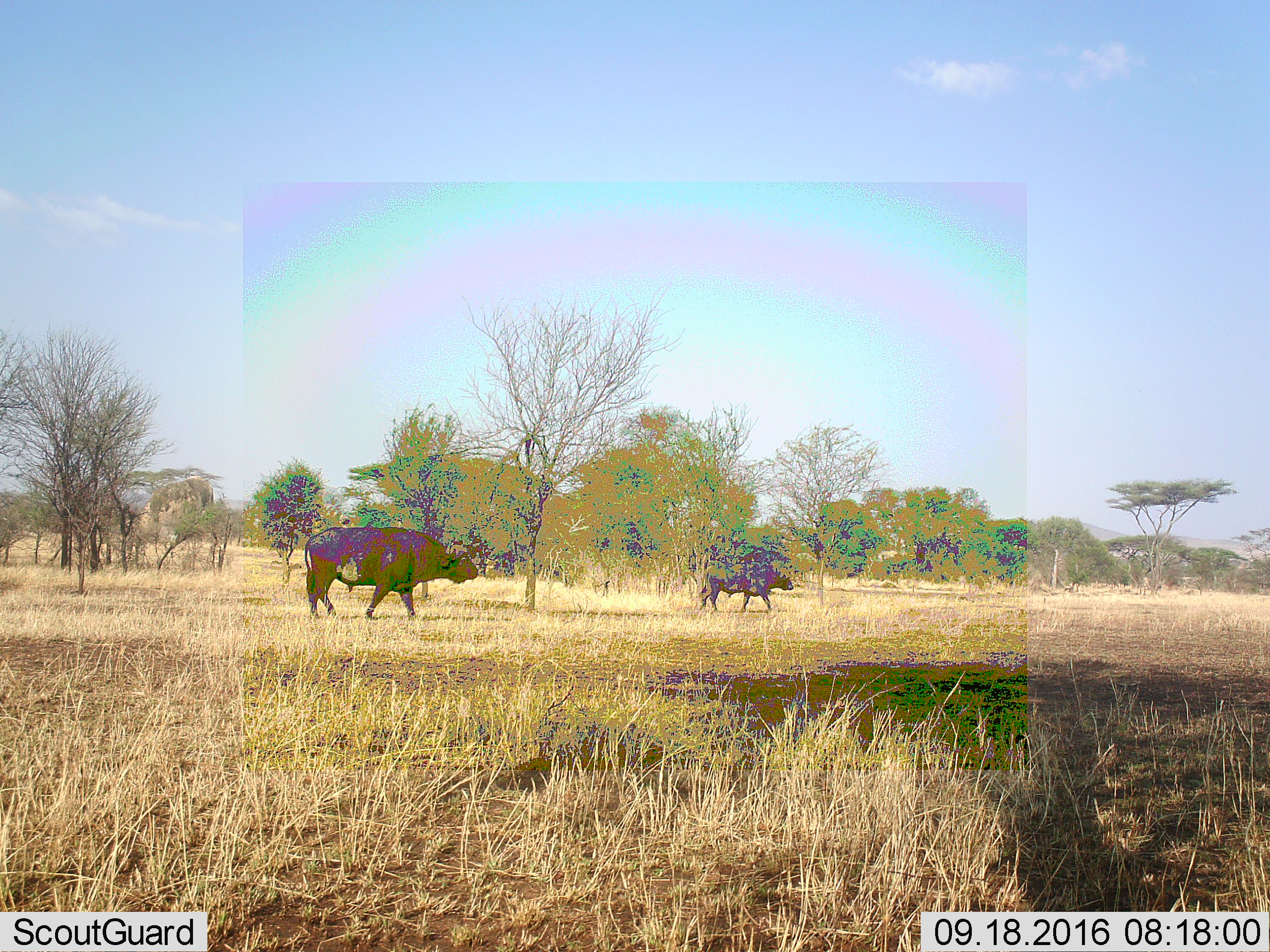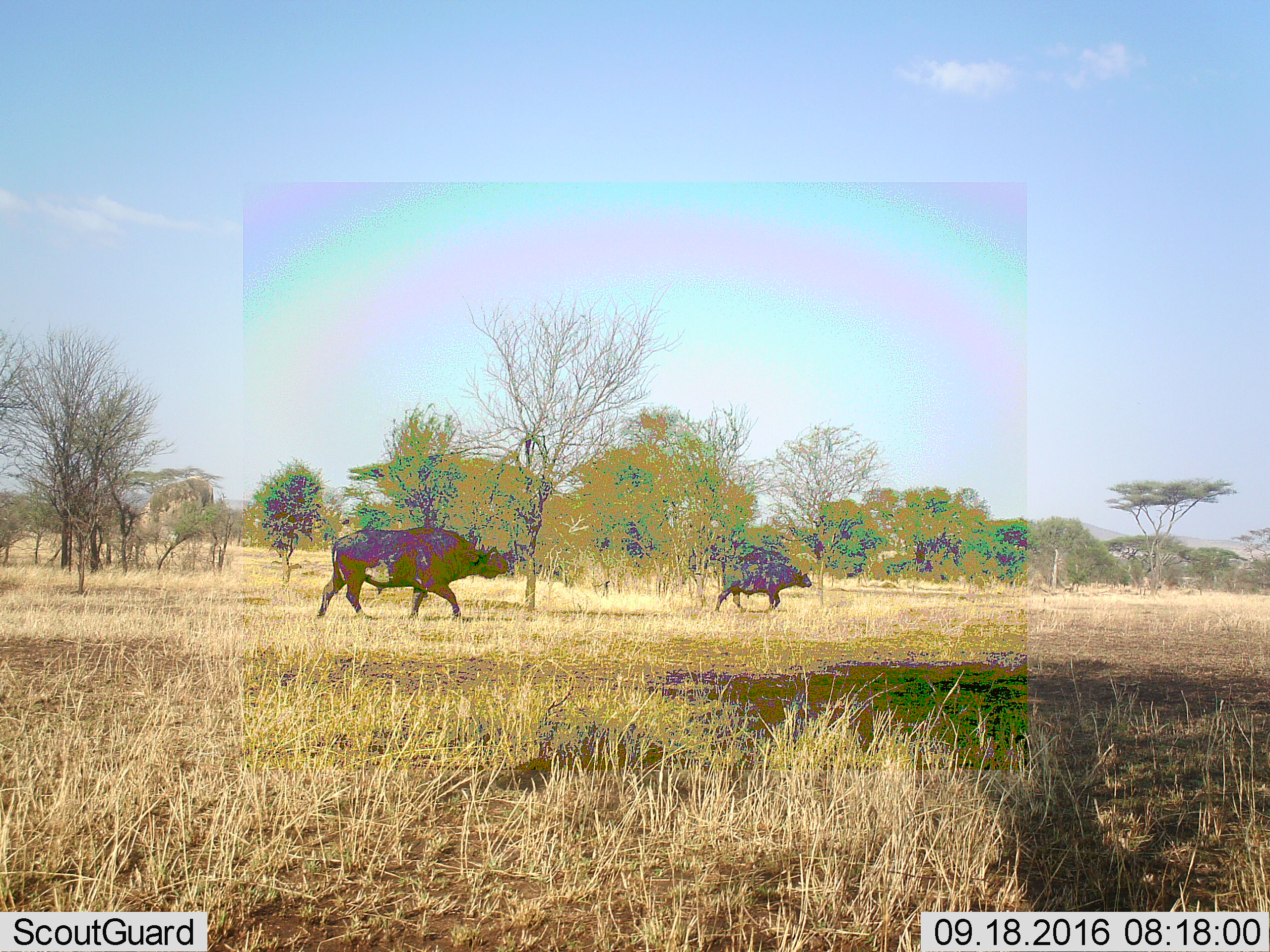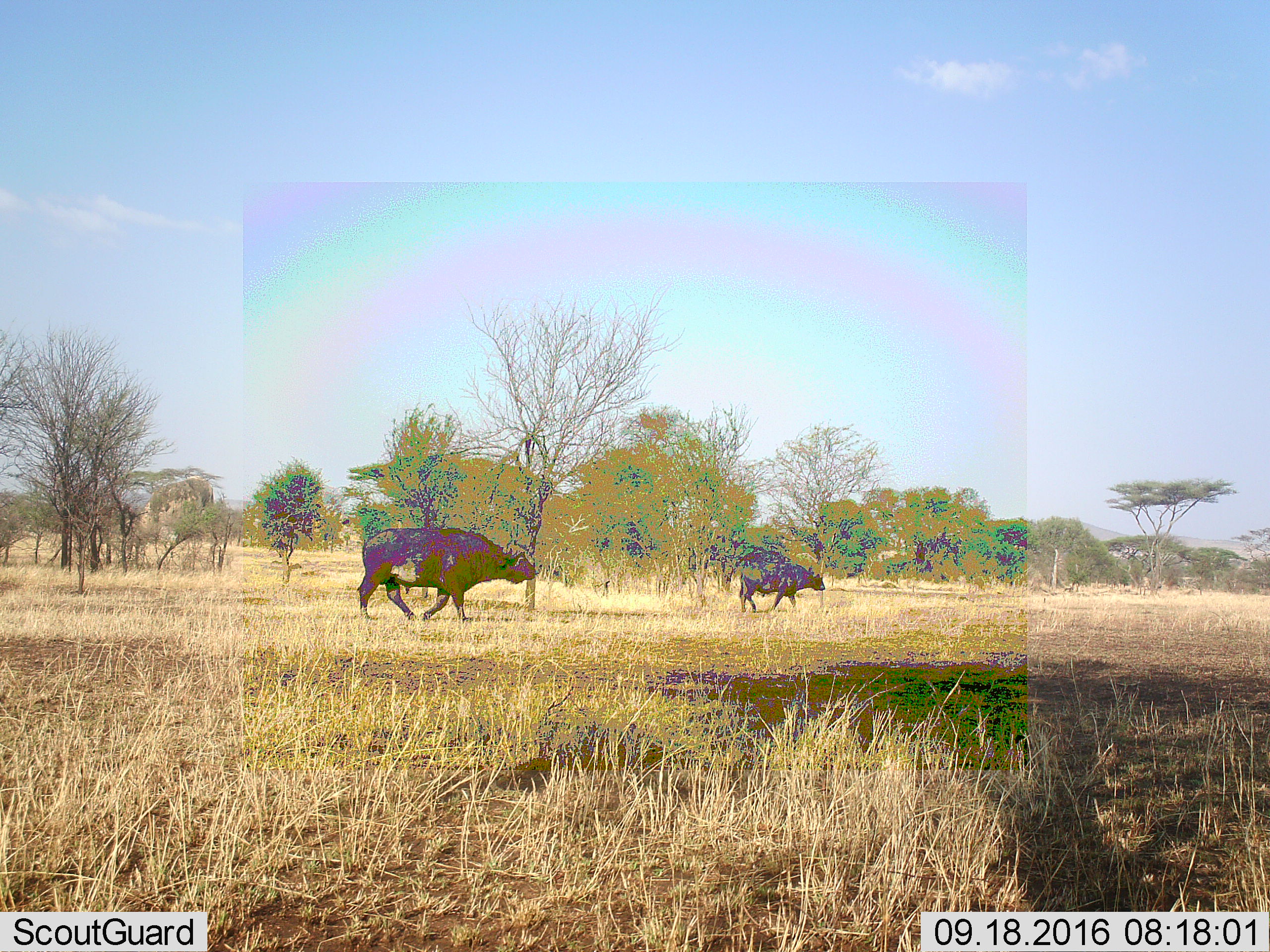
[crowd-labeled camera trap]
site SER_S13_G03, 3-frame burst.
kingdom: Animalia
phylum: Chordata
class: Mammalia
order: Artiodactyla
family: Bovidae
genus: Syncerus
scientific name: Syncerus caffer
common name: african buffalo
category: buffalo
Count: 2.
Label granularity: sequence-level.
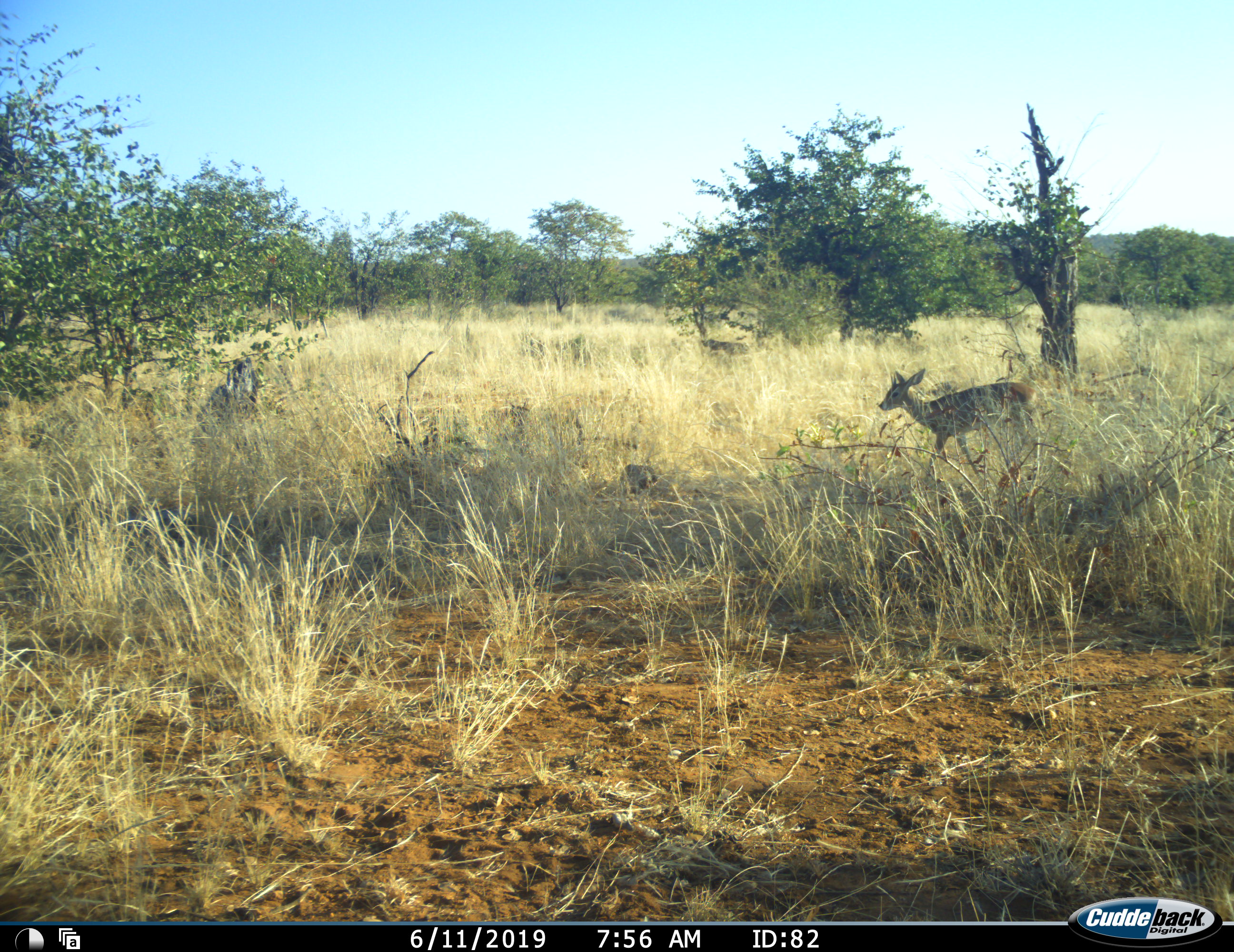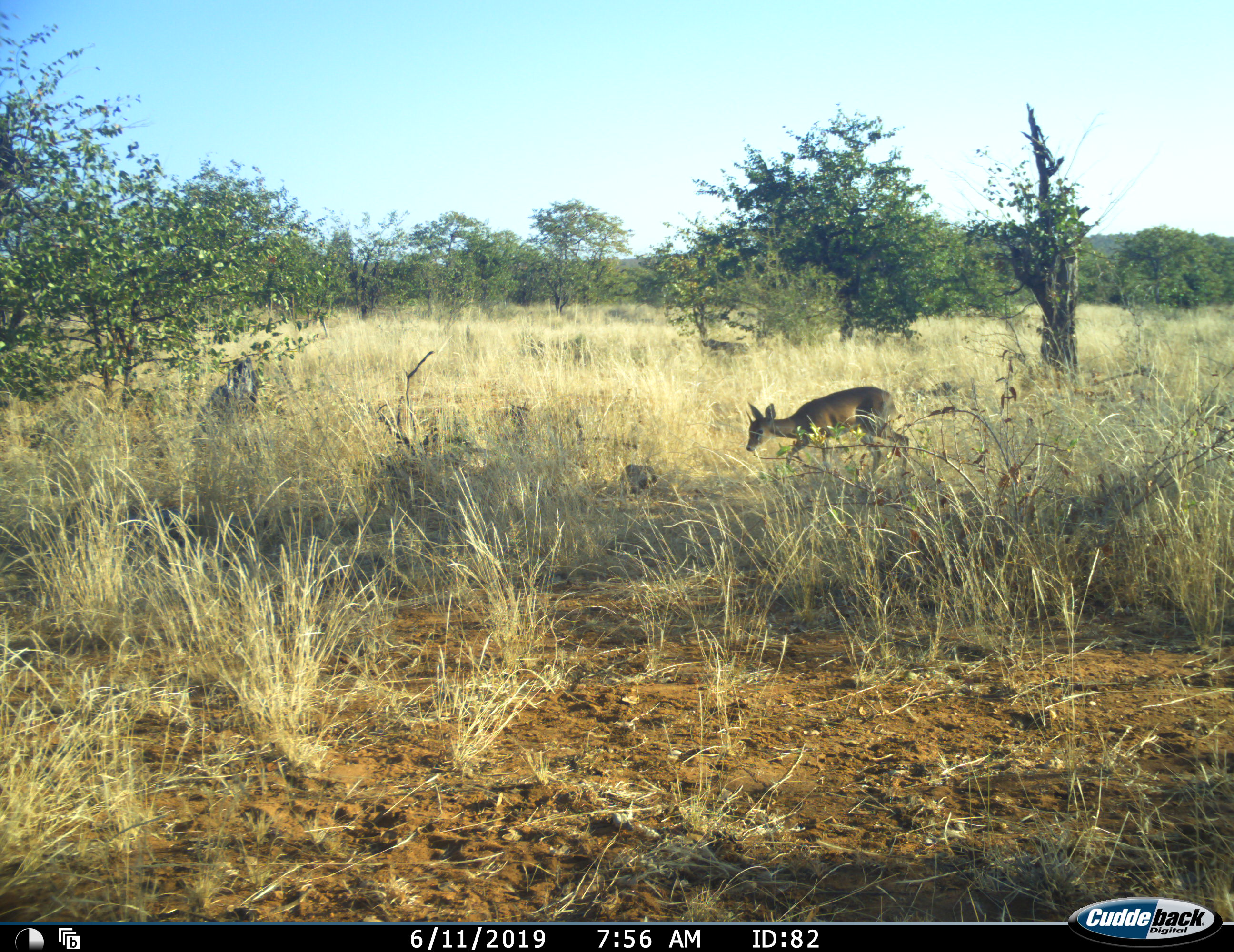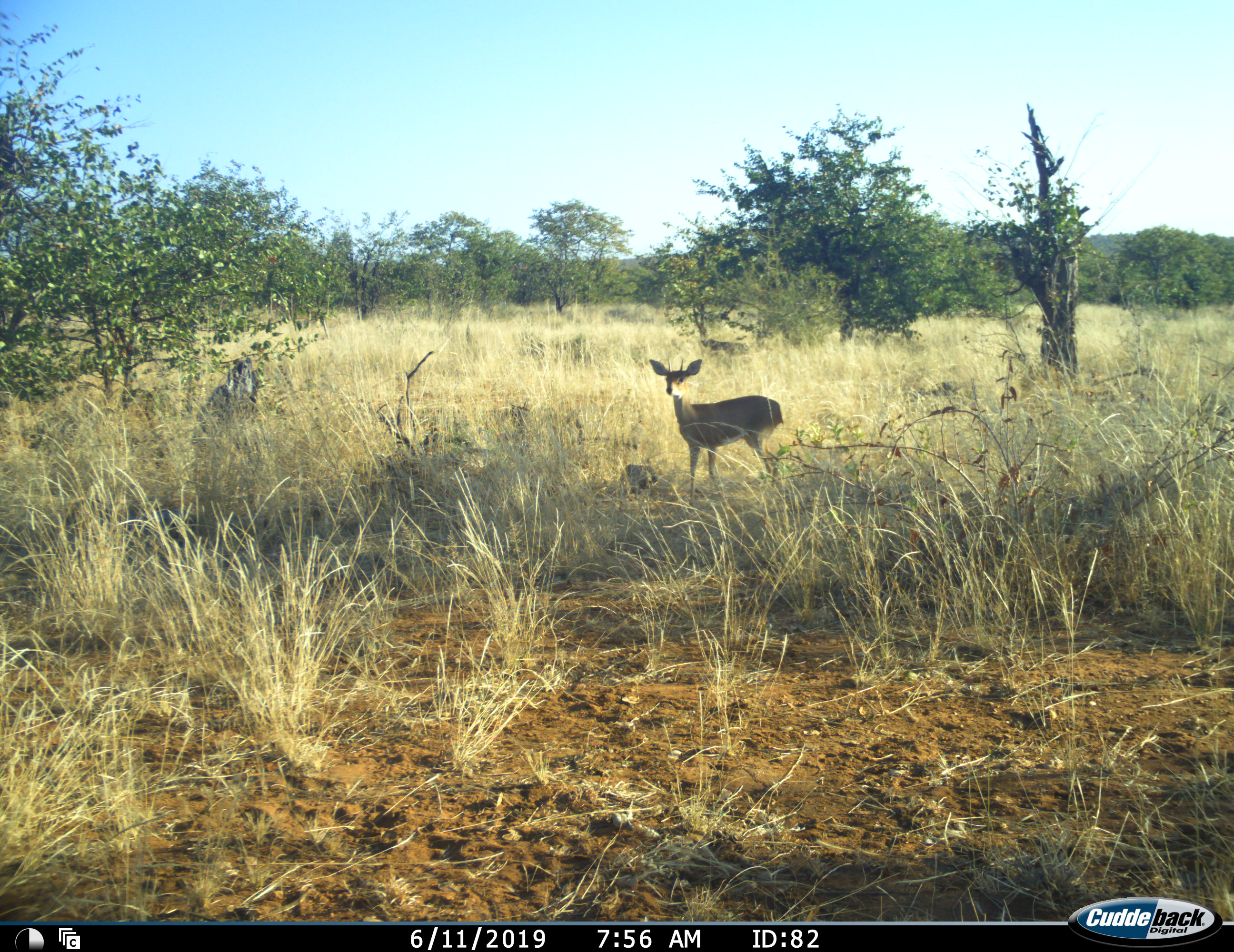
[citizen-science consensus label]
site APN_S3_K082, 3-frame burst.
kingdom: Animalia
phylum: Chordata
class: Mammalia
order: Artiodactyla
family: Bovidae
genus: Raphicerus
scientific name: Raphicerus campestris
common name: steenbok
Steenbok (Raphicerus campestris), count 1. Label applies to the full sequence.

- - - - - - -

## WHAT IS REQUIRED
Only the lines from where the data begins to the line with "scientific name: Raphicerus campestris", both of them included, should be reproduced word for word; no pictures.

## SOLUTION
[crowd-labeled camera trap]
site SER_S13_G03, 3-frame burst.
kingdom: Animalia
phylum: Chordata
class: Mammalia
order: Artiodactyla
family: Bovidae
genus: Syncerus
scientific name: Syncerus caffer
common name: african buffalo
category: buffalo
Count: 2.
Label granularity: sequence-level.
[citizen-science consensus label]
site APN_S3_K082, 3-frame burst.
kingdom: Animalia
phylum: Chordata
class: Mammalia
order: Artiodactyla
family: Bovidae
genus: Raphicerus
scientific name: Raphicerus campestris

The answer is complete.